DIRECTIONS FOR THIS TASK: Note each line of the listing that contains the string "States", and copy it.

INPUT:
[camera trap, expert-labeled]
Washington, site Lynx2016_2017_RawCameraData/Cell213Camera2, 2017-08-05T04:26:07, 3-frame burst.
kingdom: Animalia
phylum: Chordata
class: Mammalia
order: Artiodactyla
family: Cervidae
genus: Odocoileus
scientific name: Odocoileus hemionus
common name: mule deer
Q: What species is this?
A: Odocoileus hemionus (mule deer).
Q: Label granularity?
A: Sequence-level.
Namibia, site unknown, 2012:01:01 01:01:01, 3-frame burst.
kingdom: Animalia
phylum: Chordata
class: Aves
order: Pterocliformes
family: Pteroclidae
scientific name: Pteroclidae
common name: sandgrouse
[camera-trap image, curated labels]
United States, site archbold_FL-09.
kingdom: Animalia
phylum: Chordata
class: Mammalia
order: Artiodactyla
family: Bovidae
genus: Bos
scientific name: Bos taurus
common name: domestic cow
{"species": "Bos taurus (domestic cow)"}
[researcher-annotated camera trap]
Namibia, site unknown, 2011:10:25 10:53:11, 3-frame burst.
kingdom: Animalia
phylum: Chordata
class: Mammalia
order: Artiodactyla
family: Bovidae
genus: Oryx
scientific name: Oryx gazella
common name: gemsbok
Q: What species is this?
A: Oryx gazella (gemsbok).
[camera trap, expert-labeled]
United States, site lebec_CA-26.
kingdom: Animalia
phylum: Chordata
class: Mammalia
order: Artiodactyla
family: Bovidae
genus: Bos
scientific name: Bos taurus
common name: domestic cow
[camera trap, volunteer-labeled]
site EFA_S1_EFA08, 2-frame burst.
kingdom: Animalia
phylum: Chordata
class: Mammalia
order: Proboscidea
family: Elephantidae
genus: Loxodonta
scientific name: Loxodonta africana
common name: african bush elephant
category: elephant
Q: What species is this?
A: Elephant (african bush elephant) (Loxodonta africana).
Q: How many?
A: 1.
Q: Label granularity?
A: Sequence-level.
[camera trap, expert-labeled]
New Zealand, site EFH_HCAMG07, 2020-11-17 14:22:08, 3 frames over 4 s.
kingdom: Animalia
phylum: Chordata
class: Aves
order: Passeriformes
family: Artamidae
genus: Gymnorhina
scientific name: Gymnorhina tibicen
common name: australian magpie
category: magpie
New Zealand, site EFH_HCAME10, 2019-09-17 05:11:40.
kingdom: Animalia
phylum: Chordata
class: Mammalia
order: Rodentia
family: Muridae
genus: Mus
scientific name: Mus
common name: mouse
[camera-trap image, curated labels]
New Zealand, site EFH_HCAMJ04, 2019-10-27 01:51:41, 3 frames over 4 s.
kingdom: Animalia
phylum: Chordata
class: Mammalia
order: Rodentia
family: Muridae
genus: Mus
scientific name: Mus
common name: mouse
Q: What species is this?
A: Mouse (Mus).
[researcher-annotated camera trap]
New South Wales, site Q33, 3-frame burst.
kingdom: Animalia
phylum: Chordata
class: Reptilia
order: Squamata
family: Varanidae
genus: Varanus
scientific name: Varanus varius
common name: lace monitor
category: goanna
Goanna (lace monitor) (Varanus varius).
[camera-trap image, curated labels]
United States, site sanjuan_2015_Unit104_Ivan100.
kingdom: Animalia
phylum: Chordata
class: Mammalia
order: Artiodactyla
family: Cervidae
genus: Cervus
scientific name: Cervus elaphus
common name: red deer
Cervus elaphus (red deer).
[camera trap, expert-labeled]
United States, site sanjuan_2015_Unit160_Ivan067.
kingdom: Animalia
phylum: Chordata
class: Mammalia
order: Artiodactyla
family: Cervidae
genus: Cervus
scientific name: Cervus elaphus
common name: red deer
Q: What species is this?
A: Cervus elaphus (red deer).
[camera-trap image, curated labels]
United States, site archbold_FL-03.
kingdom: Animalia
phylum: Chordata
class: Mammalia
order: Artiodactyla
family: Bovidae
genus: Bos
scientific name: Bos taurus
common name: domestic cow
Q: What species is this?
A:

FINAL ANSWER:
United States, site archbold_FL-09.
United States, site lebec_CA-26.
United States, site sanjuan_2015_Unit104_Ivan100.
United States, site sanjuan_2015_Unit160_Ivan067.
United States, site archbold_FL-03.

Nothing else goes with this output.